Computer Science Program, Computer, Electrical and Mathematical Sciences and Engineering Division, King Abdullah University of Science and Technology (KAUST), Thuwal 23955-6900, Kingdom of Saudi Arabia; Center of Excellence for Smart Health (KCSH), King Abdullah University of Science and Technology (KAUST), Thuwal 23955-6900, Kingdom of Saudi Arabia; Center of Excellence on Generative AI, King Abdullah University of Science and Technology (KAUST), Thuwal 23955-6900, Kingdom of Saudi Arabia.
Computer Science Program, Computer, Electrical and Mathematical Sciences and Engineering Division, King Abdullah University of Science and Technology (KAUST), Thuwal 23955-6900, Kingdom of Saudi Arabia; Center of Excellence for Smart Health (KCSH), King Abdullah University of Science and Technology (KAUST), Thuwal 23955-6900, Kingdom of Saudi Arabia; Center of Excellence on Generative AI, King Abdullah University of Science and Technology (KAUST), Thuwal 23955-6900, Kingdom of Saudi Arabia.
Cell Genom. 2024 Sep 11;4(9):100641. doi: 10.1016/j.xgen.2024.100641. Epub 2024 Aug 30.
Colorectal cancer (CRC) ranks as the second leading cause of cancer deaths globally. In recent years, short-read single-cell RNA sequencing (scRNA-seq) has been instrumental in deciphering tumor heterogeneities. However, these studies only enable gene-level quantification but neglect alterations in transcript structures arising from alternative end processing or splicing. In this study, we integrated short- and long-read scRNA-seq of CRC samples to build an isoform-resolution CRC transcriptomic atlas. We identified 394 dysregulated transcript structures in tumor epithelial cells, including 299 resulting from various combinations of splicing events. Second, we characterized genes and isoforms associated with epithelial lineages and subpopulations exhibiting distinct prognoses. Among 31,935 isoforms with novel junctions, 330 were supported by The Cancer Genome Atlas RNA-seq and mass spectrometry data. Finally, we built an algorithm that integrated novel peptides derived from open reading frames of recurrent tumor-specific transcripts with mass spectrometry data and identified recurring neoepitopes that may aid the development of cancer vaccines.

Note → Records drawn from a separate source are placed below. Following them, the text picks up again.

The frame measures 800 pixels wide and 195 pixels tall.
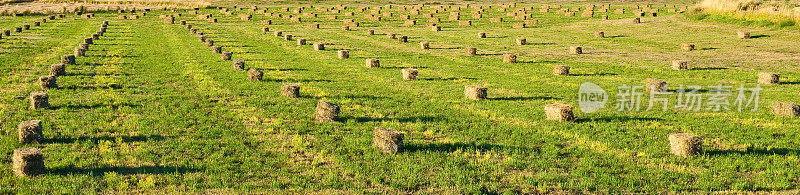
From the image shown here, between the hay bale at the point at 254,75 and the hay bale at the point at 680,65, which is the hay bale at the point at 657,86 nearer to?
the hay bale at the point at 680,65

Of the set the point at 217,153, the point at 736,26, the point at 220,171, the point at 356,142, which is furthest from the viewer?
the point at 736,26

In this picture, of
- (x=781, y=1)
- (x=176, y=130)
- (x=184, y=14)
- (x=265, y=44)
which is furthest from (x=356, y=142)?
(x=184, y=14)

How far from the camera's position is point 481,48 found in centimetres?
3694

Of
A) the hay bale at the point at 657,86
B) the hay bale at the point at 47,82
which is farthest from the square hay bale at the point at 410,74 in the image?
the hay bale at the point at 47,82

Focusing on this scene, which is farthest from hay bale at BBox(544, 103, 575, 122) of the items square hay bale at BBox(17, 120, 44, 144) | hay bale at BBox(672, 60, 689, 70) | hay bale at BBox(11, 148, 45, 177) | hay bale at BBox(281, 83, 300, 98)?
hay bale at BBox(672, 60, 689, 70)

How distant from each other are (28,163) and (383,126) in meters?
7.58

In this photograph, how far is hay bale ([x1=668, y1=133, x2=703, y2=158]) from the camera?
1251cm

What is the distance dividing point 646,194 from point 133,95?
15.7 metres

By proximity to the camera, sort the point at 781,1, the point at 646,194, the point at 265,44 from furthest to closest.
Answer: the point at 781,1 < the point at 265,44 < the point at 646,194

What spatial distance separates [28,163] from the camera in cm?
1112

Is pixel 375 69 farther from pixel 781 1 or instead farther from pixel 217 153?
pixel 781 1

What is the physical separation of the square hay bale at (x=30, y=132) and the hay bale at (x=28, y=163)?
2225mm

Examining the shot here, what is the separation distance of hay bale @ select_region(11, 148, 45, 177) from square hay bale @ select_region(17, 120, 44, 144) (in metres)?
2.22

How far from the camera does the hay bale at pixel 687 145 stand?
12.5 metres
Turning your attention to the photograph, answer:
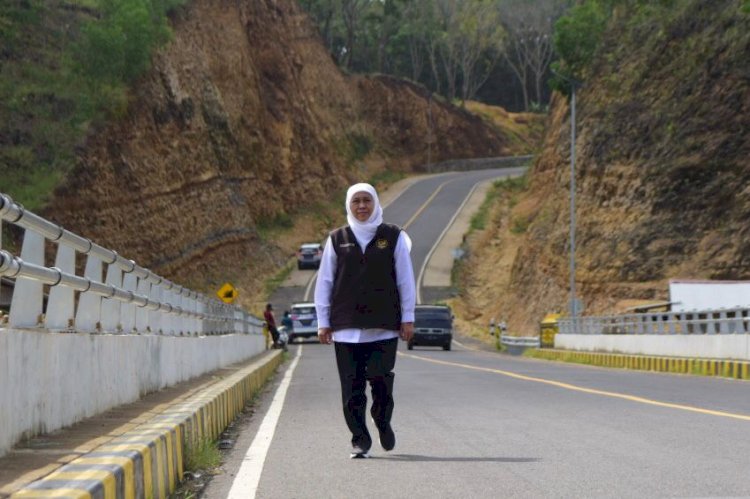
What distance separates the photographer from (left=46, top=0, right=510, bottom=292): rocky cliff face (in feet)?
226

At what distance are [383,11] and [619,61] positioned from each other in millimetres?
66305

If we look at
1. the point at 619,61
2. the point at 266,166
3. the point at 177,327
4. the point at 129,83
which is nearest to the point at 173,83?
the point at 129,83

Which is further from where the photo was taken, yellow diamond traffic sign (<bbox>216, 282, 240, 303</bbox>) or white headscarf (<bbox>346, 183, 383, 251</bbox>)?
yellow diamond traffic sign (<bbox>216, 282, 240, 303</bbox>)

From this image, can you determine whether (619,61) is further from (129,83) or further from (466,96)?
(466,96)

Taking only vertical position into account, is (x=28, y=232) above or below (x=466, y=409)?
above

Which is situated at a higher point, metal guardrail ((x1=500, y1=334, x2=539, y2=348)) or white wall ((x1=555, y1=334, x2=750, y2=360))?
metal guardrail ((x1=500, y1=334, x2=539, y2=348))

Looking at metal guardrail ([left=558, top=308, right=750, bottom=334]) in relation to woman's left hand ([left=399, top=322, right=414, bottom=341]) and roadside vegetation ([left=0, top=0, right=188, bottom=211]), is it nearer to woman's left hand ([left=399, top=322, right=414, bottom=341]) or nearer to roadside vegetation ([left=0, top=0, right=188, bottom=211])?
woman's left hand ([left=399, top=322, right=414, bottom=341])

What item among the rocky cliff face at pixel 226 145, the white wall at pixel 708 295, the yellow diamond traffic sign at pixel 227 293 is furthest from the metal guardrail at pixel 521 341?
the rocky cliff face at pixel 226 145

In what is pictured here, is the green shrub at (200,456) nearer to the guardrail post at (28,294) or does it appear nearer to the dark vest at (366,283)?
the dark vest at (366,283)

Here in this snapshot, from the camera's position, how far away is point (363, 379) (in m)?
9.83

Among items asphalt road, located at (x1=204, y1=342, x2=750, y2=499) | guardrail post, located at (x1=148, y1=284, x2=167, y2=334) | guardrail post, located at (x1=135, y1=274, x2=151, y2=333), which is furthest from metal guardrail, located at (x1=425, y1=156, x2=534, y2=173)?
guardrail post, located at (x1=135, y1=274, x2=151, y2=333)

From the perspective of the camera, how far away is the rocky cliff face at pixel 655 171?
5297cm

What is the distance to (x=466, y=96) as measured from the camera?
12656 cm

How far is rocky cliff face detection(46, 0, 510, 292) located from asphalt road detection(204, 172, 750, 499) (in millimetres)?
50543
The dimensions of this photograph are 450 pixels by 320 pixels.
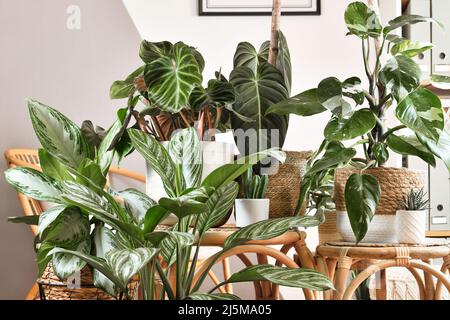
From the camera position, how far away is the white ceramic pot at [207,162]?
1.59 metres

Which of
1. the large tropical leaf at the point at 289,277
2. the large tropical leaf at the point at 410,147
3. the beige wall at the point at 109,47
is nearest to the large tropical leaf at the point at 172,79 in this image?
the large tropical leaf at the point at 289,277

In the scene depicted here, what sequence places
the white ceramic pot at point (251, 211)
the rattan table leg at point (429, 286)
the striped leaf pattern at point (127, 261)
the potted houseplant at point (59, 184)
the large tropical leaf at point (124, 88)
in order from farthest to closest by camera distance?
the rattan table leg at point (429, 286)
the large tropical leaf at point (124, 88)
the white ceramic pot at point (251, 211)
the potted houseplant at point (59, 184)
the striped leaf pattern at point (127, 261)

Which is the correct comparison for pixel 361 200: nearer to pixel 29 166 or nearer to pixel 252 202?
pixel 252 202

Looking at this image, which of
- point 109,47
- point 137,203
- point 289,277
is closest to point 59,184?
point 137,203

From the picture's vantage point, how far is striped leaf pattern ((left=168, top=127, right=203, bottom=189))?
1.43 m

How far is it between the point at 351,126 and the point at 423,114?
160 millimetres

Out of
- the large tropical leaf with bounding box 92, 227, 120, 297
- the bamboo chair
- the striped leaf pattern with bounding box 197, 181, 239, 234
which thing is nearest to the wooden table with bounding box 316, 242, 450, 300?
the striped leaf pattern with bounding box 197, 181, 239, 234

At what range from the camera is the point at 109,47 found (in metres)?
3.50

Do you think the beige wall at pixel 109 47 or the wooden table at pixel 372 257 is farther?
the beige wall at pixel 109 47

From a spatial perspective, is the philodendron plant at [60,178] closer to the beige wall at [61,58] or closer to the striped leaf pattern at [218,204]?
the striped leaf pattern at [218,204]

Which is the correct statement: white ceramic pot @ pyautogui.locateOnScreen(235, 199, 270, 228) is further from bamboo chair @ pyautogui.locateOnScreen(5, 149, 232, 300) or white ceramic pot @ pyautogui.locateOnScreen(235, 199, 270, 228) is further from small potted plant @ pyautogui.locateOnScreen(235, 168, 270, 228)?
bamboo chair @ pyautogui.locateOnScreen(5, 149, 232, 300)

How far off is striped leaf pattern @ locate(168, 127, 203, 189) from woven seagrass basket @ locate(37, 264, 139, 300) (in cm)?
32

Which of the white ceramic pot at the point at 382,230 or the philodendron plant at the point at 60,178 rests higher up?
the philodendron plant at the point at 60,178

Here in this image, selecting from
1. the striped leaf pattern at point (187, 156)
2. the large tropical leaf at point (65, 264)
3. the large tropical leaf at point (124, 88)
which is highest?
the large tropical leaf at point (124, 88)
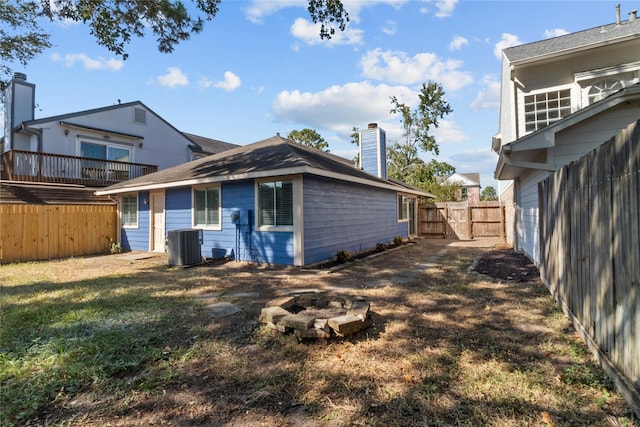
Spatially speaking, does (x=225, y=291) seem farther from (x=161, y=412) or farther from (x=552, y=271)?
(x=552, y=271)

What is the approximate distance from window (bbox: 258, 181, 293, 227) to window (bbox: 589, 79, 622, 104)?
8.54 meters

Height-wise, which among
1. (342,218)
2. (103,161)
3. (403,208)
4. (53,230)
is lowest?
(53,230)

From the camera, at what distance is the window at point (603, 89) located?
8.40m

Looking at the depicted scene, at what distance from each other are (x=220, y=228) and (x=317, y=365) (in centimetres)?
697

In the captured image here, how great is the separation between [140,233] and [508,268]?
11.8 m

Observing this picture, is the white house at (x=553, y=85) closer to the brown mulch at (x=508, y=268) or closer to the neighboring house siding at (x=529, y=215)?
the neighboring house siding at (x=529, y=215)

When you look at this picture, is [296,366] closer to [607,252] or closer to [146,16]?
[607,252]

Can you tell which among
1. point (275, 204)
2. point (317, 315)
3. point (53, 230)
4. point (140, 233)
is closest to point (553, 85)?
point (275, 204)

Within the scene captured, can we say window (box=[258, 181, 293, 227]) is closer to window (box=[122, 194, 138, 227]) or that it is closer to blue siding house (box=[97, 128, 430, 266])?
blue siding house (box=[97, 128, 430, 266])

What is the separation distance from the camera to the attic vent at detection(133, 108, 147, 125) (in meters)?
17.5

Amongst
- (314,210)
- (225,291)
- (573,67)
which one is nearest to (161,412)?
(225,291)

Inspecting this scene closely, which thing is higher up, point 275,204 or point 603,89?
point 603,89

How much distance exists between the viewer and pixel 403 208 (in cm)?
1579

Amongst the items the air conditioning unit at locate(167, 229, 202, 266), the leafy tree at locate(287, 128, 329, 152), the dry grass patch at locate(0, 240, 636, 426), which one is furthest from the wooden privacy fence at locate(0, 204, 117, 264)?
the leafy tree at locate(287, 128, 329, 152)
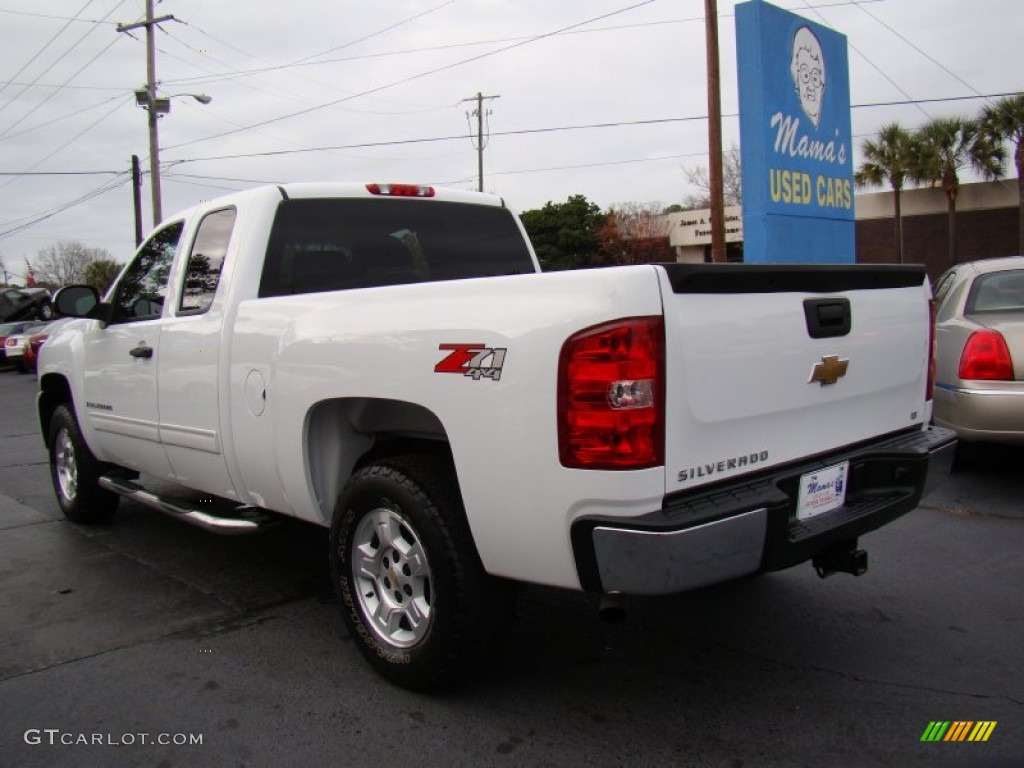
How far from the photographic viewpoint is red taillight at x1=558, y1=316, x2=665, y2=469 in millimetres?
2375

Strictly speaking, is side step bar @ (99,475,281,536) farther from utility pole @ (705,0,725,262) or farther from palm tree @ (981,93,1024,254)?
palm tree @ (981,93,1024,254)

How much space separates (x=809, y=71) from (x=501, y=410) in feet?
36.1

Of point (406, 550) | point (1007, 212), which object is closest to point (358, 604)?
point (406, 550)

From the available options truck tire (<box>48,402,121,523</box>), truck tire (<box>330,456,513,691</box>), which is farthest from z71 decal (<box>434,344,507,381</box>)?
truck tire (<box>48,402,121,523</box>)

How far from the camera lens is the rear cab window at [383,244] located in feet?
13.2

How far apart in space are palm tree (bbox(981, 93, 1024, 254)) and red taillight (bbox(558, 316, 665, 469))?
32.4 meters

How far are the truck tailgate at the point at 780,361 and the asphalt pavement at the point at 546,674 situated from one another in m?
0.92

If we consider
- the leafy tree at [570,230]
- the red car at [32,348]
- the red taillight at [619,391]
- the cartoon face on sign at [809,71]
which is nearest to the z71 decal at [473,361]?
the red taillight at [619,391]

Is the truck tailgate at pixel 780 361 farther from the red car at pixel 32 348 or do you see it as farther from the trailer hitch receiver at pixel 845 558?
the red car at pixel 32 348

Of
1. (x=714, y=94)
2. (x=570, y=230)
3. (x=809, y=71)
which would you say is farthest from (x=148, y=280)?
(x=570, y=230)

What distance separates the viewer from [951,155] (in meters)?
33.0

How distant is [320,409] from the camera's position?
342cm

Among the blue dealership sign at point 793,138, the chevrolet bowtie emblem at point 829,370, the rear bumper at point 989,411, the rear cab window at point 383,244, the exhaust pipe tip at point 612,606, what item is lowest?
the exhaust pipe tip at point 612,606

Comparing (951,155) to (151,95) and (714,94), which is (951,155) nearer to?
(714,94)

结直肠癌(CRC)是全球癌症死亡的第二大主要原因。近年来,短读长单细胞 RNA 测序(scRNA-seq)在破译肿瘤异质性方面发挥了重要作用。然而,这些研究仅能够实现基因水平的定量,但忽略了由可变末端加工或剪接引起的转录本结构的改变。在这项研究中,我们整合了 CRC 样本的短读长和长读长 scRNA-seq,构建了一个异构体分辨率的 CRC 转录组图谱。我们在肿瘤上皮细胞中鉴定出 394 个失调的转录本结构,其中 299 个是由各种剪接事件组合产生的。其次,我们对与上皮谱系和具有不同预后的亚群相关的基因和异构体进行了特征描述。在具有新型连接的 31935 个异构体中,有 330 个得到了癌症基因组图谱 RNA-seq 和质谱数据的支持。最后,我们构建了一种算法,该算法将来自复发性肿瘤特异性转录本开放阅读框的新型肽与质谱数据相结合,并鉴定出可能有助于癌症疫苗开发的反复出现的新抗原。